What popular stupidity did to Fischer DeBerry recently is shameful.
DeBerry is the football coach at the Air Force Academy.
He said the academy, for purposes of making the football team better, should “recruit more speed.” Pressed at the time on that issue, DeBerry admitted he was talking about recruiting more African-American football players.
But because “political correctness” has so crippled our thinking and communication in this country, DeBerry was the target of criticism.
And he played the Galilei Galileo role by submitting to his masters and apologizing for what was substantially the truth.
He apologized on the basis of racial stereotyping.
Nonsense.
There are differences among groups of people on this planet that have to do with genetic dispositions, not necessarily related directly to race.
African-Americans constitute less than 15 percent of the population of our country.
Yet they dominate in such areas as the National Basketball Association and National Football League because of their superior athletic skills based on natural talent and hard work.
Take it from me. As an old ball writer who covered SEC football in the days when African-American kids were shamefully denied what was freely available to others, there was nary a black athlete in the uniform of any Southeastern Conference team.
It meant that great NFL stars like Derrick Brooks (FSU) and Emmet Smith (Florida) from my home grounds in Pensacola would have been denied had they been of that time.
It was a sad situation, and everybody knew it. No one rejoiced in that.
I can give you direct testimony on that, having been in small-group private conversations with Paul “Bear” Bryant when he was running football at Alabama and was the premier coach in the country.

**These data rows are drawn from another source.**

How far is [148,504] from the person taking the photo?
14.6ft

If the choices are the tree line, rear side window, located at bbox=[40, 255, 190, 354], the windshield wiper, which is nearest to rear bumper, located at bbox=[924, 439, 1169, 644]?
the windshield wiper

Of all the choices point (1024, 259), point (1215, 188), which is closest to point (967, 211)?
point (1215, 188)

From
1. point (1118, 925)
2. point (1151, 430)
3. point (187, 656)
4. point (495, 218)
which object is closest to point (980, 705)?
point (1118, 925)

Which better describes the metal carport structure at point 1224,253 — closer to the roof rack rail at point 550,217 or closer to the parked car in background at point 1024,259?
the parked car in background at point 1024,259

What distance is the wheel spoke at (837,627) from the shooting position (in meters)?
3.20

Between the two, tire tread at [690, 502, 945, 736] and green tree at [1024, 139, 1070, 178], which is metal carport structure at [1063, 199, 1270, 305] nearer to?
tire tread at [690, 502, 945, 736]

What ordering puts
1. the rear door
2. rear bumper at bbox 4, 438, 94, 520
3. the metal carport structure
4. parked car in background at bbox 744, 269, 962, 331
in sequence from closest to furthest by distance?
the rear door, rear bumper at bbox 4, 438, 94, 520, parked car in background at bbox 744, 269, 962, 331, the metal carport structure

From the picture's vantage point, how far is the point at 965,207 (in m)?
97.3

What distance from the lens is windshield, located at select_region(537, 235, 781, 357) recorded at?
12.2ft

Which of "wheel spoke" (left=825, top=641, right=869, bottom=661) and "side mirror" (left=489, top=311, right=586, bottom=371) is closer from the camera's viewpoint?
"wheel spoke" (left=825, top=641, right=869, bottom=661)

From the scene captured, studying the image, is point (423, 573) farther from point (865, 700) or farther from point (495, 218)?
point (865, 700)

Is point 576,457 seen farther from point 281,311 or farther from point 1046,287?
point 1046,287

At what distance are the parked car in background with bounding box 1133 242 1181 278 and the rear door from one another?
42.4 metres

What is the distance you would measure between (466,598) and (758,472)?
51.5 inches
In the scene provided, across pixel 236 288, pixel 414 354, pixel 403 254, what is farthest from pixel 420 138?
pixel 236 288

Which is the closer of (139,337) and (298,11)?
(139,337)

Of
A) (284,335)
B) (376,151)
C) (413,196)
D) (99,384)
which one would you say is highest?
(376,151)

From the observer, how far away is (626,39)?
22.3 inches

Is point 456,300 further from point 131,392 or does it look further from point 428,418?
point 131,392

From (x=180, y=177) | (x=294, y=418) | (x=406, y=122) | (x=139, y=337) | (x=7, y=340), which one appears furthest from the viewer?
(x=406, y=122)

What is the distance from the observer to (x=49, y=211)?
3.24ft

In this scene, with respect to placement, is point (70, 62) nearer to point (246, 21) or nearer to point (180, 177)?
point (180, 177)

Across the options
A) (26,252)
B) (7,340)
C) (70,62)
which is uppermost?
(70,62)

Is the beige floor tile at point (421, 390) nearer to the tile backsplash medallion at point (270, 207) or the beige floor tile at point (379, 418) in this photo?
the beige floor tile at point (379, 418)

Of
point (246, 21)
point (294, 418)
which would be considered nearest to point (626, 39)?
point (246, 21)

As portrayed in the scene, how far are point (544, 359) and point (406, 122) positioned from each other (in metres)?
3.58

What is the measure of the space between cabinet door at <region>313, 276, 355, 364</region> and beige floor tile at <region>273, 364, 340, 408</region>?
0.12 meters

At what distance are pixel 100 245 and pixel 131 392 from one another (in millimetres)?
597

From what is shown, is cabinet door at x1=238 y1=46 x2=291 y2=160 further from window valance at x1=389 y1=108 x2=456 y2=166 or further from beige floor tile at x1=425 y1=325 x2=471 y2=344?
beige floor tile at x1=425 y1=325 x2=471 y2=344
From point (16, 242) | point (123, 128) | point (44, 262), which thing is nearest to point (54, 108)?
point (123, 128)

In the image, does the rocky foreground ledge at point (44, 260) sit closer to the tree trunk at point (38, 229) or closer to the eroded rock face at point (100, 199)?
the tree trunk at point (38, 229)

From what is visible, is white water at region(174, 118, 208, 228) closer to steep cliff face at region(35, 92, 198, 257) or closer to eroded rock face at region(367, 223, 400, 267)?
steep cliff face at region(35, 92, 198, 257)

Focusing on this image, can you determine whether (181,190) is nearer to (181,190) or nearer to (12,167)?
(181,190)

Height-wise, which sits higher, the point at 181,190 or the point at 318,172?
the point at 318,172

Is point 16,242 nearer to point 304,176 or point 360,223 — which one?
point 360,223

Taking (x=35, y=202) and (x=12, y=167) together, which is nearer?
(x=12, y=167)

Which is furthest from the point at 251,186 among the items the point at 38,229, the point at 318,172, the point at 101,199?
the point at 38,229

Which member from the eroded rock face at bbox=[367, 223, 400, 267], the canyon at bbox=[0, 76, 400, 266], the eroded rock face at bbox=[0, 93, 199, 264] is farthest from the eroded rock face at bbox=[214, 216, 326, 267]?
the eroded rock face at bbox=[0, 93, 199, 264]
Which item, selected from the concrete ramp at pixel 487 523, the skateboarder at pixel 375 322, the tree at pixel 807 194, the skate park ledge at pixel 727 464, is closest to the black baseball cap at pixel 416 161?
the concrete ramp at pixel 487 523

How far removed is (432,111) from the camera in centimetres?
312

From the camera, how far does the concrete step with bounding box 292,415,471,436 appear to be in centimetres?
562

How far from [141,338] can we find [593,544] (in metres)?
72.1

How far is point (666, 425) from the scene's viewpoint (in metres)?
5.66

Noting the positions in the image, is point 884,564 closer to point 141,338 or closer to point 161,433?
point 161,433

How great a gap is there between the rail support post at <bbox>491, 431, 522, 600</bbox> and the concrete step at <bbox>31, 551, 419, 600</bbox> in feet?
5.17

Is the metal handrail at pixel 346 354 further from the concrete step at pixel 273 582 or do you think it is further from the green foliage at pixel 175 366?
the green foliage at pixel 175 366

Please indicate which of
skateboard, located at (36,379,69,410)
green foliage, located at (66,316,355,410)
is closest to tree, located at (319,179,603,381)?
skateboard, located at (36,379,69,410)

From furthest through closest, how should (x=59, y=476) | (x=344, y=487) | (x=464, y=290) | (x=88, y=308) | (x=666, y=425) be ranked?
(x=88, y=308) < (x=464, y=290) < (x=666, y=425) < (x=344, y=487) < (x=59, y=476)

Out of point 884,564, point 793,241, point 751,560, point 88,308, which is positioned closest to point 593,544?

He still stands among the very greatest of football coaches and men of honor and rectitude.
Many times Bryant bemoaned the fact that he could not get black kids into the Tuscaloosa school because of ignorant social mores of the time that would not stand for it.
Talk about stupidity.
What happened to Fischer DeBerry is about at the same level.
Bryant would point out other colleges around the country where African-American young men were playing and he spoke of those teams with envy. “Wish we had some kids like that,” he’d say.
How crippling those days of segregation were. African-American kids denied at schools like Alabama, Georgia, Florida, LSU, etc. Everywhere, in fact.
And it meant that very often SEC teams could not host a team that might have an African-American star. Couldn’t have one of them on our pristine football field, dontcha know?
The South grew up, threw off that mantle of ignorance (yes, with the encouragement of court decisions, but what is important is that it did happen) and African-American kids flourish on SEC gridirons these days. Check it out any Saturday.
Many of these kids go on to careers in pro football and it is a way up for them. I say God bless ‘em and more power to them.
The fact of the matter is – inescapably and ineluctably, no way around it - that African-Americans make superior athletes.
You don’t need blood tests or hair samples or DNA studies to demonstrate that.
Open your eyes and look.
Too bad DeBerry didn’t have guts enough to stand by his statement. Instead, he succumbed to the pressure and made a false and weasely apology.
The Air Force coach became another victim of political correctness, the bane of our times.
It’s almost as bad as the racist stupidity that used to be the rule.